Some ruling party members, meanwhile, have warned that denying Georgia candidate status could be perceived in Moscow as a “green light” to expand its influence in the country. But others, including Garibashvili, have downplayed it as merely “symbolic” and carrying no practical significance.
One ruling party member of parliament, Dimitry Khundadze, even suggested that Georgia might even itself reject candidate status if it comes at the expense of “the country’s dignity.”
The combative rhetoric has worried many pro-Europe Georgians, who fret that their leadership’s erratic response is further damaging its chances for a positive reception from the EU, which have already been damaged by the country’s democratic backsliding in recent years.
“Georgia and the Georgian people should not pay the price for the wrong steps of the government,” a group of opposition political groups said in a late May statement. The opposition argued that a positive decision from the EU would help the country develop democratically, implement reforms, and counter Russian influence.
The view is also widely shared among analysts who have argued that a perceived rejection from Europe could diminish Georgian enthusiasm for Europe, fueling anti-Western narratives by right-wing groups. Currently, over 80 percent of Georgians favor EU membership, according to an NDI/CRRC poll released in April.
Amid all this, however, Zourabichvili tried to rally Georgians’ hopes.
“This is quite a grim picture and despite this, a small but real chance remains,” she said in her speech.
Zourabichvili was elected in 2018 with the support of Georgian Dream but in recent months has turned into an outspoken critic of the party. She has channeled many Georgians’ support for Ukraine, even as the government has been deeply cautious about criticizing Russia.
In the speech, she argued that the resolution language on sanctioning Ivanishvili came with “factual inaccuracies and unfounded accusations.” But she said there was plenty of blame to go around, citing the “consistent work of some radical opposition and the silence and inaction of the government.”

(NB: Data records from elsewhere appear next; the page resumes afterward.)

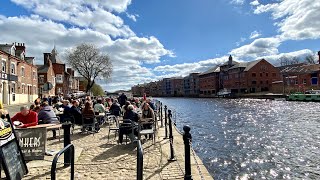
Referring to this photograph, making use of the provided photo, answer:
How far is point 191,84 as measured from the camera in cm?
15825

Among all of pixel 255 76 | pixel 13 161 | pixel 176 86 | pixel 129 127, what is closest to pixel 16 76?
pixel 129 127

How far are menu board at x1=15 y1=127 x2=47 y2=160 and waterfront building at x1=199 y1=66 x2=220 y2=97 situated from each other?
11620 cm

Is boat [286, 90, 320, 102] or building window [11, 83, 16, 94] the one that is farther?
boat [286, 90, 320, 102]

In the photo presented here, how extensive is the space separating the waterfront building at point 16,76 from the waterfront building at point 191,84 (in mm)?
99887

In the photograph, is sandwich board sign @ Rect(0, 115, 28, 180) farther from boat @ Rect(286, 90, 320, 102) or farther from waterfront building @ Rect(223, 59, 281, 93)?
waterfront building @ Rect(223, 59, 281, 93)

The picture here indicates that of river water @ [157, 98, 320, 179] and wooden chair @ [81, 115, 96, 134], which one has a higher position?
wooden chair @ [81, 115, 96, 134]

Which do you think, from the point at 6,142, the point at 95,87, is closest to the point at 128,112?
the point at 6,142

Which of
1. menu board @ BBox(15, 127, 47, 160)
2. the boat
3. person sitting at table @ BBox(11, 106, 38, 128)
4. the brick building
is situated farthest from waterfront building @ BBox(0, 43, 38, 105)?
the brick building

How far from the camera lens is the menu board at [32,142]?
24.6 feet

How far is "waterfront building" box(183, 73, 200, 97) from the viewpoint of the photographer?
150 metres

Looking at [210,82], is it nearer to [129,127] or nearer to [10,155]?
[129,127]

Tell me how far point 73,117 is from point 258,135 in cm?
1127

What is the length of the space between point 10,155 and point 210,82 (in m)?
123

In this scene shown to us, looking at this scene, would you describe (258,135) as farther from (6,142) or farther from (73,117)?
(6,142)
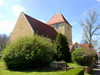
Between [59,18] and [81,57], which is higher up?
[59,18]

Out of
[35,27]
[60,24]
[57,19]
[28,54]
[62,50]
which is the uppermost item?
[57,19]

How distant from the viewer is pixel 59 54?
20906 millimetres

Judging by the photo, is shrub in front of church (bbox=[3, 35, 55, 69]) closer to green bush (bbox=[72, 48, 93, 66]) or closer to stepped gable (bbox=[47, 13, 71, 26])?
green bush (bbox=[72, 48, 93, 66])

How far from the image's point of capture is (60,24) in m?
35.0

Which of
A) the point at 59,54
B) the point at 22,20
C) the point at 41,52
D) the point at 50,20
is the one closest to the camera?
the point at 41,52

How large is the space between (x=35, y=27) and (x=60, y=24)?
1158cm

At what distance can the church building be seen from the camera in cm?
2449

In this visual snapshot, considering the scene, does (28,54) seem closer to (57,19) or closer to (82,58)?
(82,58)

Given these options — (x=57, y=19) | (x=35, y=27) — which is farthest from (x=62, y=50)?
(x=57, y=19)

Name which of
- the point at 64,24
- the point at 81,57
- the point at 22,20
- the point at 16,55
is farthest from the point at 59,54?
the point at 64,24

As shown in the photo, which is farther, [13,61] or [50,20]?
[50,20]

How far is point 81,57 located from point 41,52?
450 cm

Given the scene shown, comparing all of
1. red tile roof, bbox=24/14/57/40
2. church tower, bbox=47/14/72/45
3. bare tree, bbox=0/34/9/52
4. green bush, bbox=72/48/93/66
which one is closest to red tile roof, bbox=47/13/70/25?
church tower, bbox=47/14/72/45

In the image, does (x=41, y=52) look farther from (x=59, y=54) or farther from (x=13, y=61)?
(x=59, y=54)
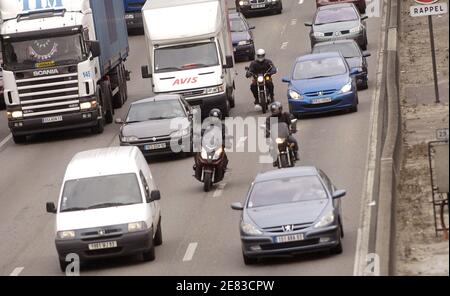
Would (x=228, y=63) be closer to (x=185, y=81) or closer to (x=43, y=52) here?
(x=185, y=81)

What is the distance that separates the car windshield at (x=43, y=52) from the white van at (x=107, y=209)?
13132mm

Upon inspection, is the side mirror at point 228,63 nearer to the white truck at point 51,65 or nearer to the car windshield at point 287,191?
the white truck at point 51,65

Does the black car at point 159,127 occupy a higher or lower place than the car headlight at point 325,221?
lower

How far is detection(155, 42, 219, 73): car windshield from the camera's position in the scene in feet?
131

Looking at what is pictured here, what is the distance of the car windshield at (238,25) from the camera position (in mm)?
53188

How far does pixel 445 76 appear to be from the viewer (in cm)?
4278

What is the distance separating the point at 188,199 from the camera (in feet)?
98.8

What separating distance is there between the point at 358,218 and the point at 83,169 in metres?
4.80

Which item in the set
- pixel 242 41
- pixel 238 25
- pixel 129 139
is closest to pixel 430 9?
pixel 129 139

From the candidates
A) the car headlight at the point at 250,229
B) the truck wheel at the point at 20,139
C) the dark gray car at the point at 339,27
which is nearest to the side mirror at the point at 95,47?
the truck wheel at the point at 20,139

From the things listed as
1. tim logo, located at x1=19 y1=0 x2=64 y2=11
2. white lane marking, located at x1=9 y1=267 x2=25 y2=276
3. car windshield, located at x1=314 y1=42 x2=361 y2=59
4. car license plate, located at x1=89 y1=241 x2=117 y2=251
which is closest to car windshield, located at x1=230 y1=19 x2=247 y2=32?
car windshield, located at x1=314 y1=42 x2=361 y2=59
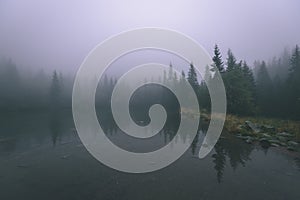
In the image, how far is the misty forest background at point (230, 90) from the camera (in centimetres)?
3133

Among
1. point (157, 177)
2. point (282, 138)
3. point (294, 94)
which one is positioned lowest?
point (157, 177)

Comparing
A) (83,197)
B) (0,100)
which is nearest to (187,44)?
(83,197)

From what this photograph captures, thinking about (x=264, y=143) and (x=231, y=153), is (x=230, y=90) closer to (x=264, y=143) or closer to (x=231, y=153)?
(x=264, y=143)

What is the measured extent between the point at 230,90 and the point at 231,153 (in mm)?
19623

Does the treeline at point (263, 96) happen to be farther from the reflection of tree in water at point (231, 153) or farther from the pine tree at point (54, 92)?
the pine tree at point (54, 92)

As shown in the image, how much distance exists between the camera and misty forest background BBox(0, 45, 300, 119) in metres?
31.3

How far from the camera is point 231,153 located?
13.8 meters

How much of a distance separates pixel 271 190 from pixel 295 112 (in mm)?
27384

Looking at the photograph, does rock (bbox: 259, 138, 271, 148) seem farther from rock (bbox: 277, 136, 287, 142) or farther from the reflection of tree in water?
rock (bbox: 277, 136, 287, 142)

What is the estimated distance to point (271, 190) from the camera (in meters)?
8.20

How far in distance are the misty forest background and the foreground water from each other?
18577 millimetres

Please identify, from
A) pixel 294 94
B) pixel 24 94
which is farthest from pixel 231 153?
pixel 24 94

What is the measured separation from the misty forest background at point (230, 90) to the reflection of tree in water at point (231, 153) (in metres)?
16.3

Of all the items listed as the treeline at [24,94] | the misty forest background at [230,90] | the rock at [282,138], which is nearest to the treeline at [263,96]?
the misty forest background at [230,90]
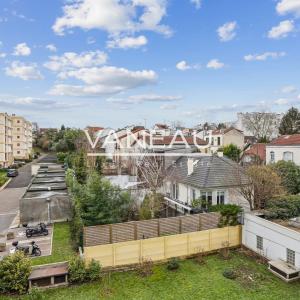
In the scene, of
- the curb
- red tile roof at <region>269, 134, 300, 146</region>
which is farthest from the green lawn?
the curb

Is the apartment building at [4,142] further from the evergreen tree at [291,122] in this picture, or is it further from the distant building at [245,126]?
the evergreen tree at [291,122]

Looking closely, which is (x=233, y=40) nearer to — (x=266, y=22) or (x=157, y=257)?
(x=266, y=22)

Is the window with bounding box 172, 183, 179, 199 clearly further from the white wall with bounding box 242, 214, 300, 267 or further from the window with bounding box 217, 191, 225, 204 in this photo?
the white wall with bounding box 242, 214, 300, 267

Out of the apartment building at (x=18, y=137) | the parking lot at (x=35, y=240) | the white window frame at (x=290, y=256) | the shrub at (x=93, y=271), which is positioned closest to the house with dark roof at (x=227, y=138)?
the parking lot at (x=35, y=240)

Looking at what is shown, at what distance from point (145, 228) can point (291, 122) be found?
5553cm

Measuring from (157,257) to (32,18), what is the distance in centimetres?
1963

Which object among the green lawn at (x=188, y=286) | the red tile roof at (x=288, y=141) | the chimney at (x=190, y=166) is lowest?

To demonstrate the country’s desire for European integration she appealed to Georgians to gather the night before the European Commission is expected to issue its opinion. “Let us see each other and show Europe ourselves, our unity, our will,” Zourabichvili said.
She presented the event as apolitical, with “no speeches, no announcements, no posters” and where everyone would come as an “ordinary citizen” rather than as a political partisan.

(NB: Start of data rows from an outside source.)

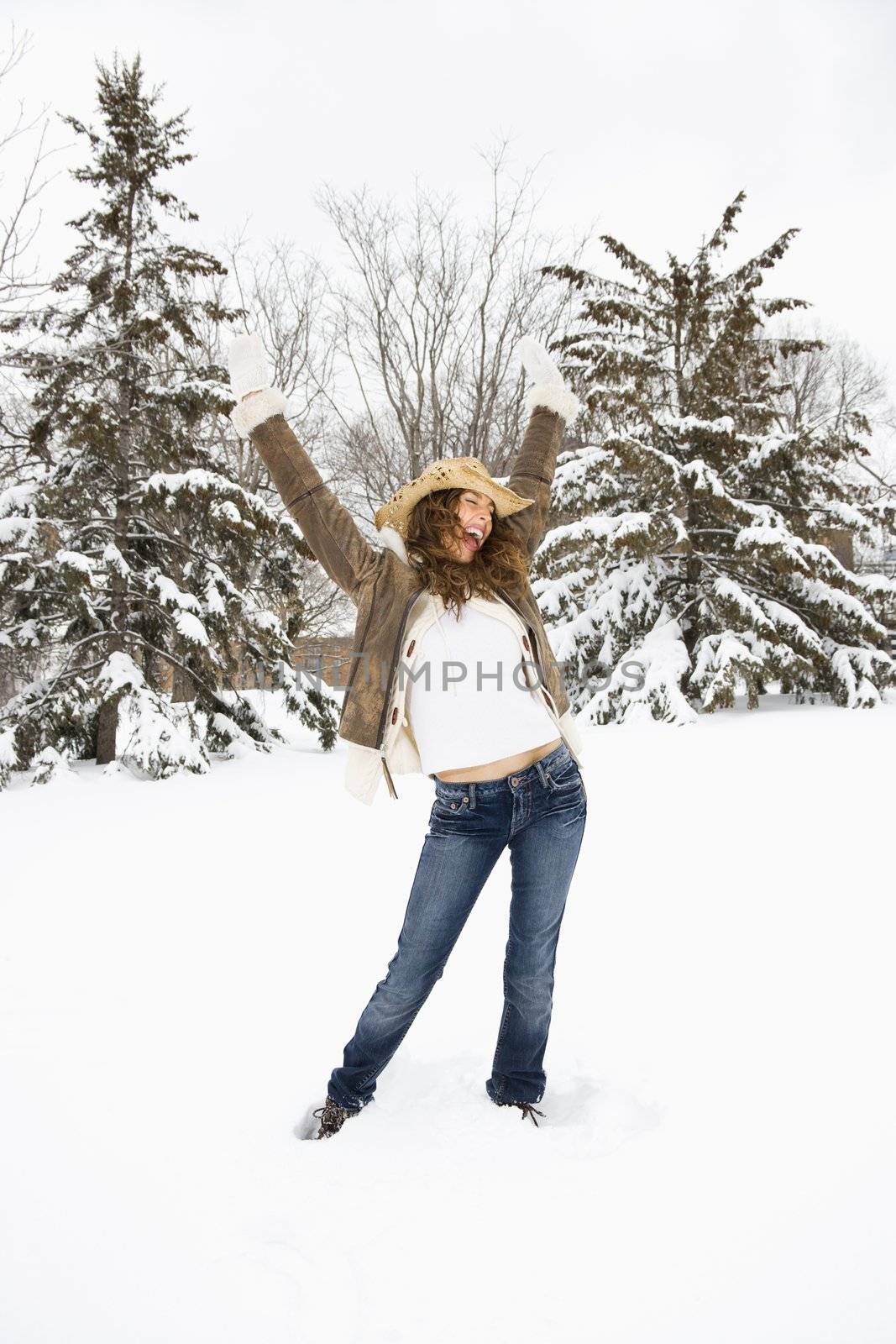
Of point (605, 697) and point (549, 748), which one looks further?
point (605, 697)

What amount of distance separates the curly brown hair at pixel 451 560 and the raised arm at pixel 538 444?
17 centimetres

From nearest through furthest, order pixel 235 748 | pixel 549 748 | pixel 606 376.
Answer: pixel 549 748 < pixel 235 748 < pixel 606 376

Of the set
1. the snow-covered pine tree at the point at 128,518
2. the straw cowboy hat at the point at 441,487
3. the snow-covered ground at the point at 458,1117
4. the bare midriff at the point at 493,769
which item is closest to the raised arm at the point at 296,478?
the straw cowboy hat at the point at 441,487

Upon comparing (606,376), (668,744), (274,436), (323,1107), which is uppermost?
(606,376)

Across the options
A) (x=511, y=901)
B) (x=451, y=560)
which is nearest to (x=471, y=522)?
(x=451, y=560)

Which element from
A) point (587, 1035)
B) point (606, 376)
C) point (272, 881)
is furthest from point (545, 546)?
point (587, 1035)

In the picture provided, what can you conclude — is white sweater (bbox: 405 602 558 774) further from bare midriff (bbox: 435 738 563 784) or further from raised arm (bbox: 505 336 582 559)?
raised arm (bbox: 505 336 582 559)

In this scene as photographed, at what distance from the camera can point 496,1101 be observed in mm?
2316

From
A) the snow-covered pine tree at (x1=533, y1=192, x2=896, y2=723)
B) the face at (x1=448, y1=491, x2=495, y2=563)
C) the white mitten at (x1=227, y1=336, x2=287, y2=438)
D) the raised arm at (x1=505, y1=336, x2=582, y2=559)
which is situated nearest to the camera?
the face at (x1=448, y1=491, x2=495, y2=563)

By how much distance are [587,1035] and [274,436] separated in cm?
217

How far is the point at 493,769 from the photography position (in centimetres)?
212

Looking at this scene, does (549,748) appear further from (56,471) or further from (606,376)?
(606,376)

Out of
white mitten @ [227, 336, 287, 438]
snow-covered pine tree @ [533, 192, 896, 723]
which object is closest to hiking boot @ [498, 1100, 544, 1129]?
white mitten @ [227, 336, 287, 438]

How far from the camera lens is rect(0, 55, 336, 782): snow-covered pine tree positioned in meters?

Her event appeared to be an attempt to preempt one with a similar theme that was organized for June 20 and endorsed by some opposition parties.
That will be the three-year anniversary of the violent police dispersal of an anti-Russia rally in Tbilisi. Zourabichvili called on organizers of that event to consider postponing it as “this is no time for political ambitions and dividing people.”
Leaders of some opposition parties, including Lelo for Georgia and the Party of Citizens, said they supported attending both demonstrations, citing the need for unity. But Nika Melia, the chairman of the United National Movement (UNM), the largest opposition party, criticized Zourabichvili’s address and called on supporters to go to the June 20 event.
Georgian Dream, too, distanced itself from Zourabichvili’s gathering. The party's chairman, Irakli Kobakhidze, said the event was “unprepared” and that it was “not serious” for the president to call for unity with “the party of war,” a term the party uses to vilify the UNM.
Nini Gabritchidze is a Tbilisi-based journalist.